Still, though I could not have done otherwise, I must wonder, now more than then, if an opposite decision would not have led to early opportunities for others, and if, despite the (to me) deceptive foundation these opportunities would have been based upon, they would have been, nonetheless, opportunities. If I reflect, however, and see that my excessive pride may have kept me from doing what Mr. McGraw thought I could do for my people, then I must also see that it was this very pride which had made me who I was; if I had lacked an ounce of it, I would not have been the man Mr. McGraw would have chosen to approach. What the world calls selfishness or self-interest was necessarily a part of that pride, and it made me the man and player I was; and yet, if I could not have done otherwise, and if I do not, after all the years which have passed, doubt my decision, why is it that my faith in that decision seems always so weak, crumbling now more than ever?

That summer I went on the road with the Remsens—as far west as Harrisburg, Pennsylvania, and as far south as Washington, D.C.—and when the fall came, I had to tell my mother what her fears had already confirmed: that I had decided to try to make my way as a ballplayer in the Negro Leagues. I sat at her feet, my head on her lap, and, as I had expected, she did not protest; my brothers, for their part, tried to persuade me to go to college first, to play baseball on Sundays and during summers, but I think they were—certainly this was so with Paul and George—secretly glad of my decision; they assured me that they would, as always, see to my mother's needs; I vowed that I would be home as often as possible during the season, and would continue to live at home during the winter months. Listening to my mother humming, I dreamt of her standing in the crowd at Yankee Stadium, in a box behind third base, wearing an orchid corsage. I tried—swelling with my own pride—to imagine the mother's pride she would feel in my moment of glory, and I thought, at the time, that there was no other gift I could have given her which would have made her life as full. My imagination, clearly, was even more foolish and self-serving than my life could possibly have been.

There had been, up to this time, and not counting the days before the color bar, some half-dozen major attempts to organize a successful Negro League, but they had all, for one reason or another, ended in failure. I had heard the stories and the reasons: dishonest booking agents, the competition of the white leagues, failures in leadership, the lack of capital and backing (genteel Negroes looked down, of course, on educated men who played in these leagues)—it would not take a genius, surely, to imagine what, given the general conditions in which we lived during the early years of this century, the problems would have been. Still, by 1920, when Rube Foster had taken the Negro American Baseball League in hand, and had fought and defeated the power of Nat Strong, the major New York booking agent, we were holding our own. The cooperative plan, as it was called (this meant, simply, that players lived from game to game, dividing the percentage of the gate receipts their team was given) had been replaced, in 1920, by a guaranteed annual salary; and though this salary was generally small, a man could—with the additional money earned from barnstorming against white teams after the regular season ended, get by. The big stars, of course, always did well, and even under Foster they were allowed to hire themselves out to teams other than their own for major games and exhibitions. Men such as Foster and Buck O'Neal and Bullet Rogan and Rap Dixon earned as much, some years, as any of the white stars.

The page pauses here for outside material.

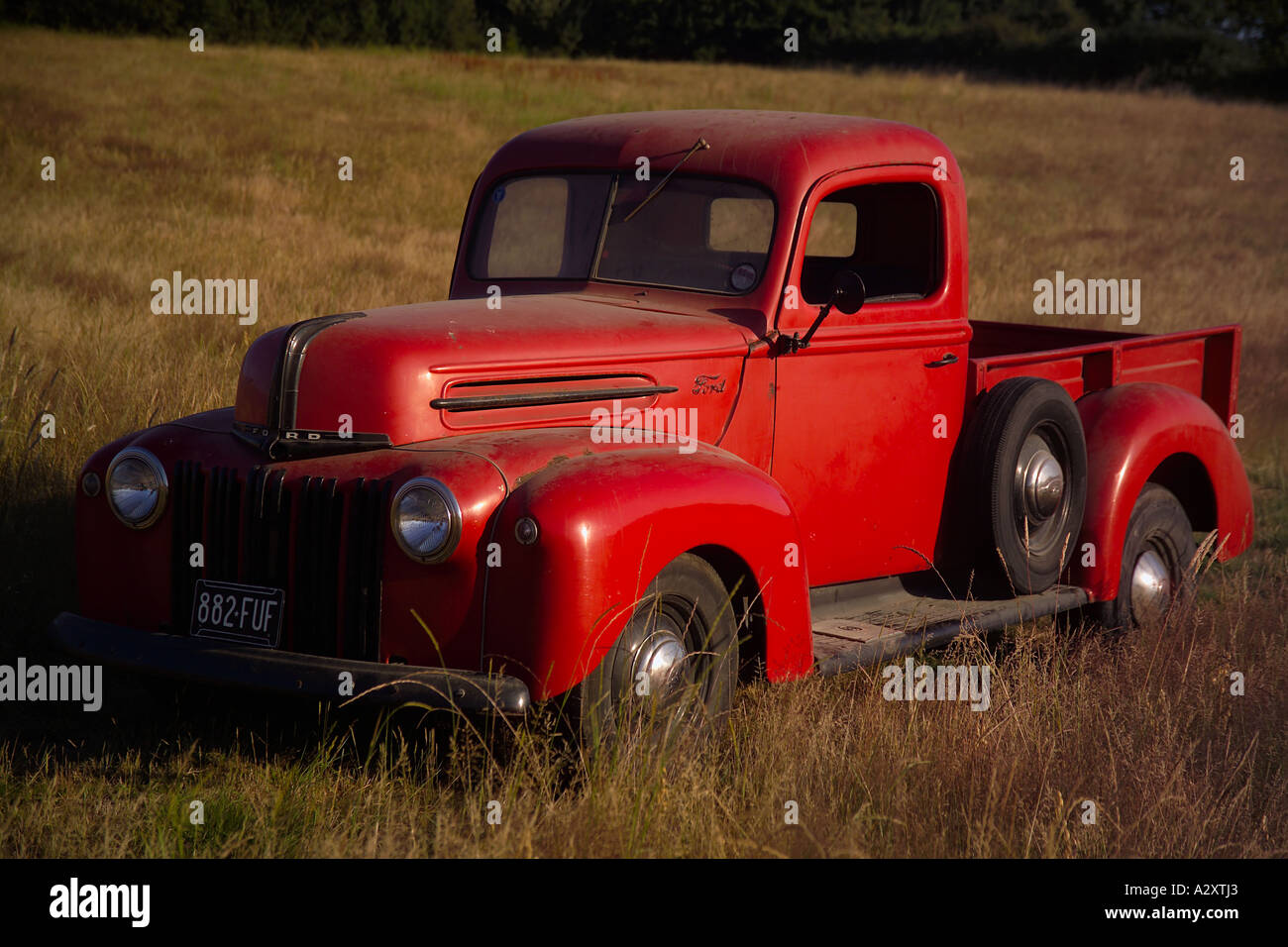 Vintage Red Ford Pick Up Truck in Wheat Field Transport Wales Stock ...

Several teams made me offers, and in the summer of 1923, shortly after a second visit from Mr. McGraw, I left the Brooklyn Remsens for the Brooklyn Royal Dodgers. My salary was to be six thousand dollars for my first full season, plus bonuses which were to depend upon gate receipts and the number of my victories. The offer was not the best I received (this came from the Pittsburgh Crawfords), but it was close enough so that I could see my way to accepting it. I was happy, thus, to be able to remain in Brooklyn.